For the longest time ever, the wheel has been rolling ‘round.
Perhaps for longer than the wheel has been around, humans have lugged around their stuff.
Going from one dwelling to another, whether to set out Kerouc-style to “find one’s fortune” out west, or just take a vacation, we’ve boxed up our belongings and brought them with us.
We’ve lugged stuff around. I guess that’s why we call those box-like things into which we’ve tossed them “luggage”, yeah?
I guess..
And what continues to amaze me or maybe now it’s just at the point of being a useful object lesson to deploy from time to time, is how long it took for that wheel and that luggage to come together and become the nearly ubiquitous “wheels on luggage.”
It’s truly worth remarking on, particularly because it seems so obvious in hindsight that the two things belonged together.
But, like..do we really get why it took so long to put wheels on luggage? I mean..it wasn’t until the 80s by some reckonings that the resistance to it sorta..broke through and started its trajectory towards cultural ubiquity.

WHAT TO DO -
1: Retype the part of the piece on wheels and luggage that runs from "And what continues" down to "towards cultural ubiquity.".
2: Answer these from the piece on wheels and luggage:
(a) What name does the writer say we give the box-like things into which we've tossed our belongings?
(b) By some reckonings, in what decade did resistance to wheels on luggage break through?
(c) What does the writer say seems so obvious in hindsight?
3: List every phrase that the piece on wheels and luggage sets in double quotation marks.
The records after this point stand apart from the piece on wheels and luggage.

DATA UNDER STUDY -
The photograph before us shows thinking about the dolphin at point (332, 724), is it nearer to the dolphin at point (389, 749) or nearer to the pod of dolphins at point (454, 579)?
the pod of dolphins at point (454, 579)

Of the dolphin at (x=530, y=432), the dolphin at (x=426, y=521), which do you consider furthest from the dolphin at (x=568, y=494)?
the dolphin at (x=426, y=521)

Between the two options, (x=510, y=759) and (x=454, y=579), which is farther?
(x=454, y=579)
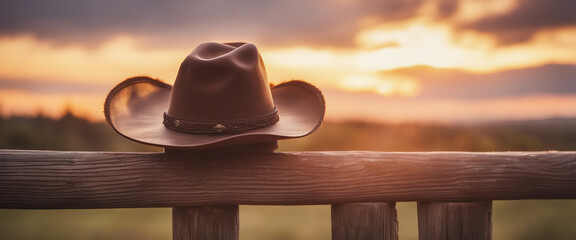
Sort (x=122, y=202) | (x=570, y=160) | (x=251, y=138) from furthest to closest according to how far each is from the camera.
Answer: (x=570, y=160) < (x=122, y=202) < (x=251, y=138)

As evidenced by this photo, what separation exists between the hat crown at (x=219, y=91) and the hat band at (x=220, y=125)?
19 mm

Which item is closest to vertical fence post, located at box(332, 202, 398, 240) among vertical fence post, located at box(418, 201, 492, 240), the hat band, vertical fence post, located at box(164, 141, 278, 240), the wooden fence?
the wooden fence

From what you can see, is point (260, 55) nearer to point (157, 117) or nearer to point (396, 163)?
point (157, 117)

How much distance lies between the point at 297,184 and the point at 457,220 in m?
0.68

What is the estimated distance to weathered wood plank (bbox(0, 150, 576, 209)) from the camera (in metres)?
1.58

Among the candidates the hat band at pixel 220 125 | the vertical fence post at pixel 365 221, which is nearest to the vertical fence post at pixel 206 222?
the hat band at pixel 220 125

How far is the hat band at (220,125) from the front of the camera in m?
1.44

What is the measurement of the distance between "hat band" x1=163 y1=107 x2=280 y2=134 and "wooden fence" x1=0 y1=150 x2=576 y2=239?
0.48 feet

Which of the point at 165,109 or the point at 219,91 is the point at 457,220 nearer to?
the point at 219,91

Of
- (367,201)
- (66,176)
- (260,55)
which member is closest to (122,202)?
(66,176)

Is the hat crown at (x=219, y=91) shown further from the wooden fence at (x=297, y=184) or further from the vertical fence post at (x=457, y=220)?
the vertical fence post at (x=457, y=220)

EXPECTED RESULTS -
1:
And what continues to amaze me or maybe now it’s just at the point of being a useful object lesson to deploy from time to time, is how long it took for that wheel and that luggage to come together and become the nearly ubiquitous “wheels on luggage.”
It’s truly worth remarking on, particularly because it seems so obvious in hindsight that the two things belonged together.
But, like..do we really get why it took so long to put wheels on luggage? I mean..it wasn’t until the 80s by some reckonings that the resistance to it sorta..broke through and started its trajectory towards cultural ubiquity.

2:
(a) Luggage.
(b) The 80s.
(c) That the wheel and luggage belonged together.

3:
find one's fortune
luggage
wheels on luggage